##### Supplied records

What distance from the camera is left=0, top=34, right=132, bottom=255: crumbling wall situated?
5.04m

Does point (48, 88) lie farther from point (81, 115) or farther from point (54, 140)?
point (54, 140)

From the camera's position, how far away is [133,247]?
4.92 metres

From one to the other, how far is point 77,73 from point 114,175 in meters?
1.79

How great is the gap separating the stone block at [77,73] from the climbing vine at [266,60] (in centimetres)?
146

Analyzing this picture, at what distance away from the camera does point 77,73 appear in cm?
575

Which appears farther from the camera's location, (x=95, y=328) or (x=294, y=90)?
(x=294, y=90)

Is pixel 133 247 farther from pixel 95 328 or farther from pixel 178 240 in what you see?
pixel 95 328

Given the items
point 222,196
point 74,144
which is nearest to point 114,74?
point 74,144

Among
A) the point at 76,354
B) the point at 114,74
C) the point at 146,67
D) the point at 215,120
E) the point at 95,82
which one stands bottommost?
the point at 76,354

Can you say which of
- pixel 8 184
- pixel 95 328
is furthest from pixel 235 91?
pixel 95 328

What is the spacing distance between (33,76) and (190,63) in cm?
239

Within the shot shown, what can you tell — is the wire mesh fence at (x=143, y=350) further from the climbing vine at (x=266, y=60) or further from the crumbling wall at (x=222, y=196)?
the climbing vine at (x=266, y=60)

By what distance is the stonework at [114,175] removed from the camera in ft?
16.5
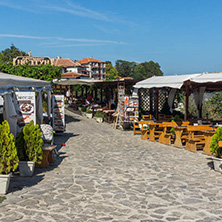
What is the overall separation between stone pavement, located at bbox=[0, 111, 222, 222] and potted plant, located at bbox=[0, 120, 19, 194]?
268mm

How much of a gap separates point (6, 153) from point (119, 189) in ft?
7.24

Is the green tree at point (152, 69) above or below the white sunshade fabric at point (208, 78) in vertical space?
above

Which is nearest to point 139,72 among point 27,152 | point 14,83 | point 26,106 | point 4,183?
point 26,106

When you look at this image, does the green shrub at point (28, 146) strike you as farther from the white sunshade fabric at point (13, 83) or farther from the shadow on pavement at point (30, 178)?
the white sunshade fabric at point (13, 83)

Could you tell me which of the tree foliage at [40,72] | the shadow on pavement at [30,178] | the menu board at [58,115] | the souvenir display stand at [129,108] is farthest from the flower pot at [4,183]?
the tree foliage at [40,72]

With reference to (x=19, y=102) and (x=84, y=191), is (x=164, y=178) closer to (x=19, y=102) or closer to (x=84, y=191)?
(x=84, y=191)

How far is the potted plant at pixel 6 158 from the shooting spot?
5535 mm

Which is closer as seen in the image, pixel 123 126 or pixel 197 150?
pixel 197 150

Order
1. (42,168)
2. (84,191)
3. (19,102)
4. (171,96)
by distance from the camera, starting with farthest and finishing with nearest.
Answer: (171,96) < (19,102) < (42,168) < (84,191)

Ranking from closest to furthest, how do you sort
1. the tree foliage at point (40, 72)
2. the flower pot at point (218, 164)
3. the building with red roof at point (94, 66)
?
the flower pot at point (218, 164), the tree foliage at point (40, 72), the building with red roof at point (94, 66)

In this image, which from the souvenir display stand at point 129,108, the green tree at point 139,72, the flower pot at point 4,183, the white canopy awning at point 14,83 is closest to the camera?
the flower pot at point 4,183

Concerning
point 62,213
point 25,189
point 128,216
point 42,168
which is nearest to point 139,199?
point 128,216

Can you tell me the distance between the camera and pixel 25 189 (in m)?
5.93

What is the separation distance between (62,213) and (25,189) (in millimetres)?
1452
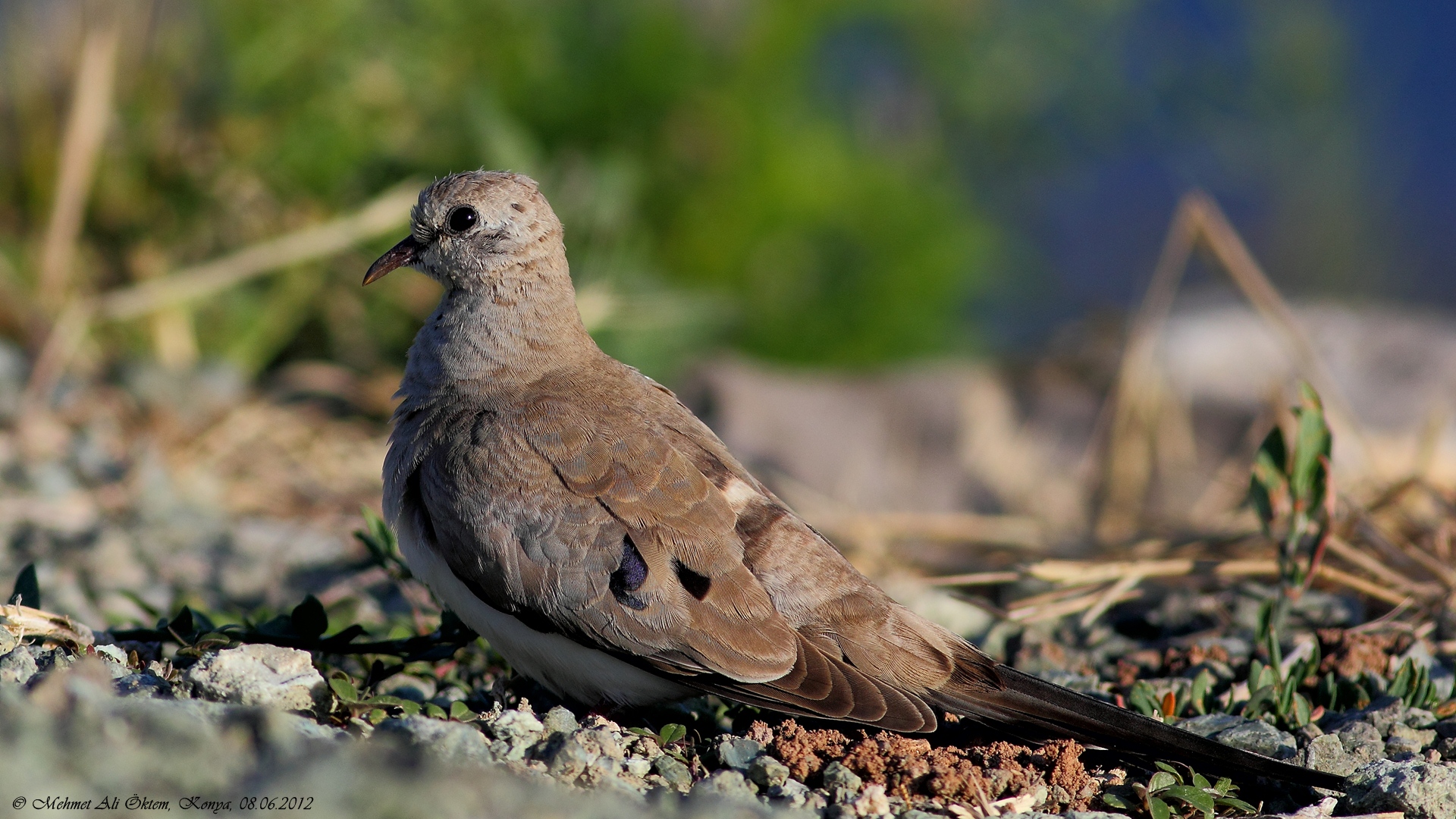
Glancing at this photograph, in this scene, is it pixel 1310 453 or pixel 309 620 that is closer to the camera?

##########

Please rewrite all of the items above, swapping "crumbling wall" for "ruined wall" and keeping everything else unchanged. Leave the pictures out of your answer.

#### [Answer to the problem]
What distance from the camera is left=0, top=34, right=132, bottom=255: ruined wall situated?
5.04m

Does point (48, 88) lie farther from point (81, 115) or farther from point (54, 140)?
point (54, 140)

From the camera's position, how far away is [133,247]?
4.92 metres

From one to the other, how far is point 77,73 from point 114,175 in meters?
1.79

How great is the gap separating the stone block at [77,73] from the climbing vine at [266,60] (in centimetres)?
146

Analyzing this picture, at what distance away from the camera does point 77,73 appear in cm?
575

Which appears farther from the camera's location, (x=95, y=328) or (x=294, y=90)?
(x=294, y=90)

Is pixel 133 247 farther from pixel 95 328 or farther from pixel 178 240 in what you see?
pixel 95 328

Given the items
point 222,196
point 74,144
which is nearest to point 114,74?
point 74,144

Among
A) the point at 76,354
B) the point at 114,74
C) the point at 146,67
D) the point at 215,120
E) the point at 95,82
which one stands bottommost?
the point at 76,354

Can you say which of
- pixel 8 184
- pixel 95 328
is furthest from pixel 235 91?
pixel 95 328

What is the spacing distance between (33,76) and (190,63) in cm?
239

Within the shot shown, what can you tell — is the wire mesh fence at (x=143, y=350) further from the climbing vine at (x=266, y=60) or further from the ruined wall at (x=222, y=196)?
the climbing vine at (x=266, y=60)

By what distance is the stonework at [114,175] removed from the camera in ft?
16.5
What is the overall separation between stone pavement, located at bbox=[0, 111, 222, 222] and potted plant, located at bbox=[0, 120, 19, 194]?
268mm

How much of a gap separates point (6, 153) from point (119, 189) in ft?
7.24

Is the green tree at point (152, 69) above or below the white sunshade fabric at point (208, 78) in vertical space?
above

Which is nearest to point 139,72 among point 27,152 | point 14,83 | point 26,106 | point 4,183?
point 26,106

When you look at this image, does the green shrub at point (28, 146) strike you as farther from the white sunshade fabric at point (13, 83) or farther from the shadow on pavement at point (30, 178)?
the white sunshade fabric at point (13, 83)

Could you tell me which of the tree foliage at [40,72] | the shadow on pavement at [30,178] | the menu board at [58,115] | the souvenir display stand at [129,108] is farthest from the flower pot at [4,183]?
the tree foliage at [40,72]

With reference to (x=19, y=102) and (x=84, y=191), is (x=164, y=178) closer to (x=19, y=102) or closer to (x=84, y=191)?
(x=84, y=191)

How far is the potted plant at pixel 6 158 from the shooting spot?
5535 mm

Which is closer as seen in the image, pixel 123 126 or pixel 197 150?
pixel 197 150

Order
1. (42,168)
2. (84,191)
3. (19,102)
4. (171,96)
by distance from the camera, starting with farthest and finishing with nearest.
Answer: (171,96) < (19,102) < (42,168) < (84,191)

Ranking from closest to furthest, how do you sort
1. the tree foliage at point (40, 72)
2. the flower pot at point (218, 164)
3. the building with red roof at point (94, 66)
?
the flower pot at point (218, 164), the tree foliage at point (40, 72), the building with red roof at point (94, 66)

In this image, which from the souvenir display stand at point 129,108, the green tree at point 139,72, the flower pot at point 4,183, the white canopy awning at point 14,83 is closest to the camera?
the flower pot at point 4,183

Concerning
point 62,213
point 25,189
point 128,216
point 42,168
which is nearest to point 139,199?
point 128,216

Can you tell me the distance between the camera and pixel 25 189 (in m)?
5.93

What is the separation distance between (62,213) and (25,189) (in millimetres)?
1452
Glancing at this photograph, in this scene, is it pixel 1310 453 or pixel 309 620 that is closer to the camera?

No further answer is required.